Adobe Framemaker 12 Crack
Keep publishing on track in a world on the go with the 2019 release of Adobe FrameMaker Publishing Server. Significantly boost performance with support for a new 64-bit FrameMaker. Secure PDFs with a password. Remotely automate tasks via a web-accessible dashboard. Use templates and presets for consistent output.
To my understanding, yes. Adobe has two applications, PageMaker, and FrameMaker. PageMaker is an old desktop publishing standby, used to lay out a document. FrameMaker is much more ambitious, and I've never used it.
It is used to produce. As best as I understand it, the difference is between Netscape Composer (for HTML), and Adobe PageMill or GoLive, where one will generate pages, and one will generate sites. Or to put it another way, Adobe is setting up InDesign to be the modern update to FrameMaker, I believe. Part of InDesign's job description is allowing the designer to create one document, with the capability of outputting it into several formats: webpage/website, PDF for web, PDF for print, for print in general, etc.
I dunno if that description is clear to you, but FrameMaker allowed you to design and maintain collections of documents, and not just a document in the singular. PageMaker defined a document in the singular. So you can imagine FrameMaker being used to design and maintian the whole collection of O'Reilly books, where PageMaker might be used to design one single book. Full version minecraft.
This is of couse hearsay, since I've only used PageMaker, and worked with Techs who used FrameMaker. FrameMaker isn't really all that difficult to learn, particularly if you have any experience with markup languages like HTML. If you've done any development using HTML+CSS, FM should be a snap to pick up - the concepts are virtually identical when it comes to managing content and presentation. The reason a lot of people run screaming from FM is because it's not a Word work-alike. Word has a 'text-first, formatting-later' paradigm.
Framemaker is more of a 'structure+style first, content last'. But it's flexible enough that you can often do this backwards too.
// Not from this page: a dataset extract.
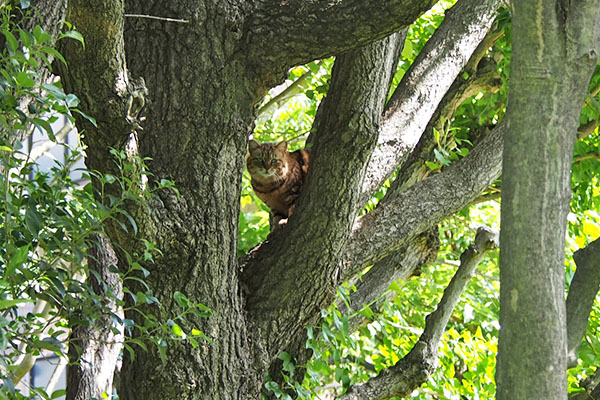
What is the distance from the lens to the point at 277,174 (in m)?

In FM, you basically build your structure independently of your text.
You define where the text will 'flow' and you decide on the appearance of certain classes of text (Headings, bullets, etc, etc). When you get your text into your flows, applying styles and formatting is a no-brainer (in fact, it's probably already done). If at some point you decide you want to change the appearance of all your headings throughout the document - a single change is all that's necessary, because it can be applied to all your 'heading' elements. (Word has this capability with Styles, but I've never seen it work well in practice).
What makes FM even more compelling is its ability to work well with massive documents and document collections. Because of FM's extensive use of markup and tags, you can automatically generate virtually any type of index imaginable on-the-fly. Cross-references are a joke, even across multiple documents. Creating books is easy in FM. Editing even a 100-pg document in Word can be nightmarish. The only major complaint I have with FM is that it hasn't yet been Carbonized. Others have complained (with good cause, IMHO) that its mathematical type-setting leaves something to be desired when compared to TeX.
But it is definitely the killer app for technical writers. Speaking of TeX, I think you'd be well served to learn LaTeX too as a tech writer.
Quote: Originally posted by OrangeCream: Or to put it another way, Adobe is setting up InDesign to be the modern update to FrameMaker, I believe. Part of InDesign's job description is allowing the designer to create one document, with the capability of outputting it into several formats: webpage/website, PDF for web, PDF for print, for print in general, etc. InDesign is worlds away from FrameMaker. The two are intended - I think - for VERY different uses. InDesign for highly-creative and flexible layout (magazines, brochures), FrameMaker for highly-structured documents (books, manuals, technical documentation). There is definitely overlap, but the difference is in the workflow. InDesign/PageMaker make it very easy to adjust your layout and it's assumed that most text will be linked in from an external file or editor.
FrameMaker makes it very easy to enter content in a rigid, standardized way. PageMaker and FrameMaker were both apps that Adobe gobbled up through strategic purchases (from Aldus and Frame Technology, respectively). The similarity in names is - I think - coincidental. Although maybe Aldus chose the name PageMaker to play on FM's reputation in the publishing industry.